(Supplied records):
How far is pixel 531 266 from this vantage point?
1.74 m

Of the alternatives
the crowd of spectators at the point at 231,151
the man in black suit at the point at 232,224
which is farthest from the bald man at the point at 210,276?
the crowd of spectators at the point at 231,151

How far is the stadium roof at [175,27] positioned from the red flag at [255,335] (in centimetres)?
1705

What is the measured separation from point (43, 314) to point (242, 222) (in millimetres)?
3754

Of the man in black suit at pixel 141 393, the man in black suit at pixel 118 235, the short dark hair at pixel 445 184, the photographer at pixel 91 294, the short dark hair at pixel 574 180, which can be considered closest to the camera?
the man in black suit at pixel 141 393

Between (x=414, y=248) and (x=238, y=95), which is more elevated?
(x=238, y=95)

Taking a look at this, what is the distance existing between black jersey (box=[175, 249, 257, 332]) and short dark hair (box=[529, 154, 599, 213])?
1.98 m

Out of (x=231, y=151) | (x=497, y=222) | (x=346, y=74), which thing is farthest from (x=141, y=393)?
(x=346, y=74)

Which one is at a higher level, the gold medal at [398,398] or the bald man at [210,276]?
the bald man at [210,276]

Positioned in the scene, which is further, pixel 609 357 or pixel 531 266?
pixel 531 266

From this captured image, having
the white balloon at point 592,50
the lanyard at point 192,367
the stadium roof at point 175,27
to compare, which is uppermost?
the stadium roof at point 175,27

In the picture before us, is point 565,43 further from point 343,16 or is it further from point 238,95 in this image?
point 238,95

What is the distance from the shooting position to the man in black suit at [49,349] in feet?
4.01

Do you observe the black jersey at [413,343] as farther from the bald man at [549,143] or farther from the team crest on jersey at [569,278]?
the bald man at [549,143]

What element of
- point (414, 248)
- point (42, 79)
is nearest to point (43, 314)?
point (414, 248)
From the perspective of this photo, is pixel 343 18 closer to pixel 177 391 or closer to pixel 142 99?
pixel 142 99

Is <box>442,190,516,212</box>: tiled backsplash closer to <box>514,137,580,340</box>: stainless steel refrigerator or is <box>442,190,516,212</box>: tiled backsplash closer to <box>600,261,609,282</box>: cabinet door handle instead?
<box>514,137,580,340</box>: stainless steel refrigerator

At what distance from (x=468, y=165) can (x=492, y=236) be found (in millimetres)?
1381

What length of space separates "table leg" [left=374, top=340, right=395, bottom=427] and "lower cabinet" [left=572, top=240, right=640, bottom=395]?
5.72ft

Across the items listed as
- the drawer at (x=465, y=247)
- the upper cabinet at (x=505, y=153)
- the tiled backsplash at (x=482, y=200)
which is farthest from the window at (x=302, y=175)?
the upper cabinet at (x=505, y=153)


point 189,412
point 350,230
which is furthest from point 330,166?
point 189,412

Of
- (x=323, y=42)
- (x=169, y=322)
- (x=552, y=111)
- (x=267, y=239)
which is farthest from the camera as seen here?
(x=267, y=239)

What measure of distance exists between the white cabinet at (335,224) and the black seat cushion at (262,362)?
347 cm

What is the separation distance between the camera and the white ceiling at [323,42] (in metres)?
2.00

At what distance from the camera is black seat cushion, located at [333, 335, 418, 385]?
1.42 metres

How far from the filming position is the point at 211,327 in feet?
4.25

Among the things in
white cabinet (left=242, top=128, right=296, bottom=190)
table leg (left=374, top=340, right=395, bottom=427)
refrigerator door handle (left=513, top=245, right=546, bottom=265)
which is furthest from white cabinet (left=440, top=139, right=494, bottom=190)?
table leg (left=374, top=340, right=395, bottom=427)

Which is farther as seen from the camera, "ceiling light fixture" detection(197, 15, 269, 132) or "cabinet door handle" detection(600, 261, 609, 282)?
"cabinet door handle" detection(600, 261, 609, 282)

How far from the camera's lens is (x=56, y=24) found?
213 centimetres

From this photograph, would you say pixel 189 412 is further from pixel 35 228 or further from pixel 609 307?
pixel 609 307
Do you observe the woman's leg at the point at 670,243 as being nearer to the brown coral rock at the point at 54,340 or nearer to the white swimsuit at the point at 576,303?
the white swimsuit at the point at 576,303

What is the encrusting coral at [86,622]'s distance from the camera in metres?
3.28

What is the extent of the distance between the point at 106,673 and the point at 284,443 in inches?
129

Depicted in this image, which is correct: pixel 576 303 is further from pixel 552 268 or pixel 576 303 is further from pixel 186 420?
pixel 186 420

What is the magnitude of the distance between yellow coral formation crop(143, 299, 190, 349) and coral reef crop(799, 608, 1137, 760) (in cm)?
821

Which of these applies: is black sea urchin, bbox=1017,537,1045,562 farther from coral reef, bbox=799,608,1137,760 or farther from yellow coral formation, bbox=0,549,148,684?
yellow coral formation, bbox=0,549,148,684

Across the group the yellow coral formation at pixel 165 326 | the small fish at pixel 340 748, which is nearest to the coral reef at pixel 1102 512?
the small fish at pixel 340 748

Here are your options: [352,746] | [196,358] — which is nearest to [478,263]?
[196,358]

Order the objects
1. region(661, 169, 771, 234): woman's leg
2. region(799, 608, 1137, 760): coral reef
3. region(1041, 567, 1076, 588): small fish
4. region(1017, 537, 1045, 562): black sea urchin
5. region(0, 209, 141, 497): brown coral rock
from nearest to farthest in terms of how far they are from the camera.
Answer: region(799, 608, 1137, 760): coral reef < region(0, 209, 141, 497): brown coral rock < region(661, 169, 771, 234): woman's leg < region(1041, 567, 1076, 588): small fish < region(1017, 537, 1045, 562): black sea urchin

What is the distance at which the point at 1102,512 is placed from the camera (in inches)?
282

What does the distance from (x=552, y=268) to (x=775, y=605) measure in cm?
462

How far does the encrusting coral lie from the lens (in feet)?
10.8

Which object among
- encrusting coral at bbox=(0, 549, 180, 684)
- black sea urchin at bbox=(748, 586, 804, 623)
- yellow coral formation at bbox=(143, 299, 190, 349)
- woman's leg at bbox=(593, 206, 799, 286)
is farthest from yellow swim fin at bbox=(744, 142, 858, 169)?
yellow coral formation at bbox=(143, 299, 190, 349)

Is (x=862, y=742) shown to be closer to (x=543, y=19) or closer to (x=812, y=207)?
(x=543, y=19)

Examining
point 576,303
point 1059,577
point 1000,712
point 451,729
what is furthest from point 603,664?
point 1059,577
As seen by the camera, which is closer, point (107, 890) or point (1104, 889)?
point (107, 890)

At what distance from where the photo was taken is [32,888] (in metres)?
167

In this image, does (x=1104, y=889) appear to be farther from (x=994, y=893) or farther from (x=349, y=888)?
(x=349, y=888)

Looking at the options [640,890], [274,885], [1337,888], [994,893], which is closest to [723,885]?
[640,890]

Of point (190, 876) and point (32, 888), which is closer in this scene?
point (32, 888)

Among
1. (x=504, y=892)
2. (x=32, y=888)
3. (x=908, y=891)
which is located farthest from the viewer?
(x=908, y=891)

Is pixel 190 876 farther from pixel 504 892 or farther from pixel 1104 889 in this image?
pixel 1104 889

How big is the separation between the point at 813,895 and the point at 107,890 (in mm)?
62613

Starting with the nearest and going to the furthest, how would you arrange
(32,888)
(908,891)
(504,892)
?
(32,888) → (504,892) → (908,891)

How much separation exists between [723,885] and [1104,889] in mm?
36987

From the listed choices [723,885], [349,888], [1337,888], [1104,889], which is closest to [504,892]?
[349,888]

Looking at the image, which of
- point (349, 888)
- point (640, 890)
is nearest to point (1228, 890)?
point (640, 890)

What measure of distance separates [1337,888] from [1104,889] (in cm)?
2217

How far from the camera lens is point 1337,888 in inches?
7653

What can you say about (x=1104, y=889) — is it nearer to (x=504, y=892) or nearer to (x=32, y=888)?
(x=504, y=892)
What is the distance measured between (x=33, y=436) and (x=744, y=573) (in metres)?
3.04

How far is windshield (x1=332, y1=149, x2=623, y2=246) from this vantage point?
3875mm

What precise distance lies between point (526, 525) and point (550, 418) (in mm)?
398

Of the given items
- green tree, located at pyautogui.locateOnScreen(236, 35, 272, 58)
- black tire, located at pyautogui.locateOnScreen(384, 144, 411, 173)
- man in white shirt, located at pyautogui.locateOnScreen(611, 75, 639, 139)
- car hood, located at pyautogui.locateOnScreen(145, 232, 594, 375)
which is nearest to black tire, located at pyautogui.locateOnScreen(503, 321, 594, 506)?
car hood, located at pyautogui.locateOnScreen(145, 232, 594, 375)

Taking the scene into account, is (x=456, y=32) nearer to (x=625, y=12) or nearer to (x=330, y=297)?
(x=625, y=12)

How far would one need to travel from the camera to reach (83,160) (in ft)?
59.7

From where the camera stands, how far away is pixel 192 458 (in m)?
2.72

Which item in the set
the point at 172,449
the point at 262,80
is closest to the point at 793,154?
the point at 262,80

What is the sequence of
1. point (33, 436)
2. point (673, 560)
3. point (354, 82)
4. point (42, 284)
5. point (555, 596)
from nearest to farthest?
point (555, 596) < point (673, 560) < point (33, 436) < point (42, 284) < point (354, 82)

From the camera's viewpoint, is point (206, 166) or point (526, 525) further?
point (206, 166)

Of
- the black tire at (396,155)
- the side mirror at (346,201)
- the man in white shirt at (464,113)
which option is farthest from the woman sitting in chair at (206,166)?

(Set task): Produce an exact copy of the lines from the one containing "Taking the scene" through the last line, and of nothing else.

(Answer to this problem):
Taking the scene into account, is (x=456, y=32) nearer to (x=625, y=12) or nearer to (x=330, y=297)?
(x=625, y=12)

How far would one need to travel from the camera to reach (83,160) (in ft)?
59.7

From where the camera stands, how far away is pixel 192 458 (in m)?
2.72

Which item in the set
the point at 172,449
the point at 262,80
is closest to the point at 793,154?
the point at 262,80

What is the sequence of
1. point (33, 436)
2. point (673, 560)
3. point (354, 82)
4. point (42, 284)
5. point (555, 596)
from nearest to farthest?
point (555, 596) < point (673, 560) < point (33, 436) < point (42, 284) < point (354, 82)

From the camera's viewpoint, is point (206, 166) or point (526, 525) further?
point (206, 166)

Of
- the black tire at (396,155)
- the side mirror at (346,201)
- the man in white shirt at (464,113)
which option is farthest from the woman sitting in chair at (206,166)?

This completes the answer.